**Prompt**
Rewrite the stretch of the items that opens with the line containing "How big is the separation between point" and closes with the line containing "black jacket @ (0, 95, 29, 145), blue" as a Markdown table with two columns, Row and Line. Give each line its own numbered row and leave out blank lines.

**Listing**

= = = = = = =

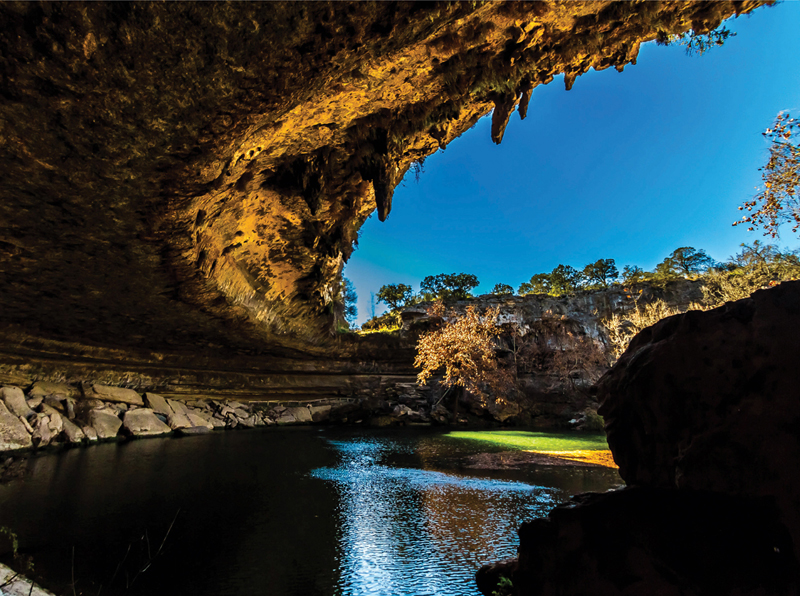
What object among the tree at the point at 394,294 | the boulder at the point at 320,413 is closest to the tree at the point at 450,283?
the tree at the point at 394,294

= = = = = = =

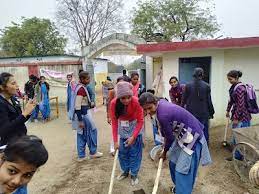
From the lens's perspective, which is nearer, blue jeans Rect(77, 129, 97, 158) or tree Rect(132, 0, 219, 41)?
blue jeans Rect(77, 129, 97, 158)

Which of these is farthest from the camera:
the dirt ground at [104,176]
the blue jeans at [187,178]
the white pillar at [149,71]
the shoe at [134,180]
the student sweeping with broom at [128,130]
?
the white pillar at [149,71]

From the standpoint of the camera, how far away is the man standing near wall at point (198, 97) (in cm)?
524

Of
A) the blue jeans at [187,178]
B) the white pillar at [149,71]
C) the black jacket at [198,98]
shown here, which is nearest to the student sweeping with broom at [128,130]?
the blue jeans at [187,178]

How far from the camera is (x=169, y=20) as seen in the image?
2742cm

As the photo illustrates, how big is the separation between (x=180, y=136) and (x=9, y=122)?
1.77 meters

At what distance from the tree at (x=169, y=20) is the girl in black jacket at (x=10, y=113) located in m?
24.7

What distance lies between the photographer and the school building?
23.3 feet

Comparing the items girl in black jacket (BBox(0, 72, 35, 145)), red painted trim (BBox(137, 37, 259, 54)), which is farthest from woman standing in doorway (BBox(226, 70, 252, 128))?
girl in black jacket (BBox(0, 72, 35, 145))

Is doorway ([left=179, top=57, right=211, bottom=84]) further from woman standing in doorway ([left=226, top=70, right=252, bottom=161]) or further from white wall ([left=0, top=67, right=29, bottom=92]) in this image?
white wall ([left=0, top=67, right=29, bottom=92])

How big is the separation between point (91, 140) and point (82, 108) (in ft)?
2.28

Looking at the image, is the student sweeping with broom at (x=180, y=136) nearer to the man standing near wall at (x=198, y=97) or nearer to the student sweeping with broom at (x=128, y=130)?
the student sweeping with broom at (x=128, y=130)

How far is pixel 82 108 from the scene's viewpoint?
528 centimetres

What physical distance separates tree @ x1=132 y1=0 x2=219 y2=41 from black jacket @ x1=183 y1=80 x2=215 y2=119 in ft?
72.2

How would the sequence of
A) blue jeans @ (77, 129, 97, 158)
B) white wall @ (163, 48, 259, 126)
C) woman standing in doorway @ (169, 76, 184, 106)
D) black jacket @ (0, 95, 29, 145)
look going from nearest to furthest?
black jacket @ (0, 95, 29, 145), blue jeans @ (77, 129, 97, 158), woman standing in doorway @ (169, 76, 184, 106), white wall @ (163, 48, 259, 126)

= = = = = = =

**Correct result**
| Row | Line |
|---|---|
| 1 | How big is the separation between point (91, 140) and point (82, 108) (in ft)? |
| 2 | 2.28 |
| 3 | Looking at the image, is the student sweeping with broom at (x=180, y=136) nearer to the man standing near wall at (x=198, y=97) or nearer to the student sweeping with broom at (x=128, y=130)? |
| 4 | the student sweeping with broom at (x=128, y=130) |
| 5 | How far is pixel 82 108 from the scene's viewpoint? |
| 6 | 528 centimetres |
| 7 | What physical distance separates tree @ x1=132 y1=0 x2=219 y2=41 from black jacket @ x1=183 y1=80 x2=215 y2=119 in ft? |
| 8 | 72.2 |
| 9 | How would the sequence of |
| 10 | A) blue jeans @ (77, 129, 97, 158) |
| 11 | B) white wall @ (163, 48, 259, 126) |
| 12 | C) woman standing in doorway @ (169, 76, 184, 106) |
| 13 | D) black jacket @ (0, 95, 29, 145) |
| 14 | look going from nearest to furthest? |
| 15 | black jacket @ (0, 95, 29, 145), blue jeans @ (77, 129, 97, 158), woman standing in doorway @ (169, 76, 184, 106), white wall @ (163, 48, 259, 126) |